Question given independent random variable $X_{1},X_{2},...,X_{n}$ from a geometric distribution with parameter $p$. we have an estimator for $p$, mainly $T=Y/n$ where Y is number of $i$ that $X_{i}=1 $. show that estimator $T$ is an unbiased estimator.
I know that an unbiased estimator is an estimator when $E[T]=\Theta$ where $\Theta$ is the parameter of interest, so here we are interested in $p$. answer is given to this exercise but for me is very unclear, I would appreciate if somebody could clarify for me.
here is the Solution
$nT$ has a bionomial distribution with parameter $p$. the expectation of $nT$ is thus $np$. so $T$ is unbiased.
To check if your estimator is consistent, you want to, as you said, compute $\mathbb{E}[T]$. In your case that is $$ \mathbb{E}[T] = \mathbb{E}[Y/n] = \frac{1}{n}\mathbb{E}[Y]. $$ Now $Y$ is the is number of $i$ that $X_i=1$, or, equivalently, $Y=\sum_{i=1}^n\mathbb{1}_{X_i=1}$, where $\mathbb{1}_E$ denotes the indicator function of an event $E$, i.e. $$ \mathbb{1}_{E}=\begin{cases}1 & \text{if $E$ occurs,} \\ 0 & \text{if $E$ doesn't occur}\end{cases}. $$
This implies, since the expectation of a sum is the sum of expectations (linearity) that $$ \frac{1}{n}\mathbb{E}[Y] = \frac1n\mathbb{E}\left[\sum_{i=1}^n\mathbb{1}_{X_i=1}\right] = \frac1n\sum_{i=1}^n\mathbb{E}[\mathbb{1}_{X_i=1}]. $$ It remains to compute $\mathbb{E}[\mathbb{1}_{X_i=1}]$ which is the same for each $i$ since the $X_i$ all have the same distribution.

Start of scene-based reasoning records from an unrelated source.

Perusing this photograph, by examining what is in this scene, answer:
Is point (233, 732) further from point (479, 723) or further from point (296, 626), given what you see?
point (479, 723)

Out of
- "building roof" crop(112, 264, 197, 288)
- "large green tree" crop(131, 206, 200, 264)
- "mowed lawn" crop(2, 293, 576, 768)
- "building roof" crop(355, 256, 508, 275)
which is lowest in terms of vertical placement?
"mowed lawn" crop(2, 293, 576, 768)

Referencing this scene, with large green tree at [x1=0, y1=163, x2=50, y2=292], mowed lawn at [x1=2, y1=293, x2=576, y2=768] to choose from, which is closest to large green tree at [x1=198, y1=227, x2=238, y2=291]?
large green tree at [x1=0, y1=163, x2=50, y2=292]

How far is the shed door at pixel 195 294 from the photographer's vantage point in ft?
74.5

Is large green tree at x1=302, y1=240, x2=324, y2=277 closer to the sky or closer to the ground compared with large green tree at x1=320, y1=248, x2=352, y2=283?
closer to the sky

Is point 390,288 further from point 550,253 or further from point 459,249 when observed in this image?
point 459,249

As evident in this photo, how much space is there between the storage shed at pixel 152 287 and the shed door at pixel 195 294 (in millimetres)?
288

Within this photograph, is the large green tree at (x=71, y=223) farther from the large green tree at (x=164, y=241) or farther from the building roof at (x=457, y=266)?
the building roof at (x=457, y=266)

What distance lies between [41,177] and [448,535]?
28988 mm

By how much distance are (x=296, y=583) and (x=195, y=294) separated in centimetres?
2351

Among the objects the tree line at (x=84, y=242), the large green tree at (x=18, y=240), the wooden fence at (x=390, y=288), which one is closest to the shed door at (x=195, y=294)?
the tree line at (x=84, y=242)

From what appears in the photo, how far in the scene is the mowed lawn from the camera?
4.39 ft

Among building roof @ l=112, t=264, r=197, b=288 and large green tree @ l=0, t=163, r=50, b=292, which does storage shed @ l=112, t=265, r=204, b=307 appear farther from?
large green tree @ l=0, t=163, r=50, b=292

The probability distribution of the random variable $\mathbb{1}_{X_i=1}$ is $$ \mathbb{P}(\mathbb{1}_{X_i=1}=0) = \mathbb{P}(X_i\neq1),\quad \mathbb{P}(\mathbb{1}_{X_i=1}=1) = \mathbb{P}(X_i=1). $$
To proceed from here, you will have to specify what version of the geometric distribution you are working with: Is it supported on $\{0,1,2,3,\ldots\}$ or $\{1,2,3,\ldots\}$?
Assuming the latter, it follows that $\mathbb{P}(X_i\neq1)=1-p$ and $\mathbb{P}(X_i=1)=p$ and thus $$ \mathbb{E}[\mathbb{1}_{X_i=1}] = 0\times(1-p) + 1\times p=p $$ and $$ \mathbb{E}[T]=\frac1n\sum_{i=1}^np=\frac1n np = p. $$
This shows that your estimator is consistent.
To clarify the answer that you're given you should observe that the $\mathbb{1}_{X_i=1}$ are independent Bernoulli random variables with parameter $p$. Thus $nT$ is the sum of $n$ independent Bernoulli random variables, and such a sum is known to follow a binomial distribution with parameters $n$ and $p$. A binomial distribution $\operatorname{Bin}(n,p)$ with parameters $n$ and $p$ has indeed expectation $np$, and thus $$ \mathbb{E}[nT] = np, $$ or, by the linearity of $\mathbb{E}[\cdot]$, $\mathbb{E}[T]=p$.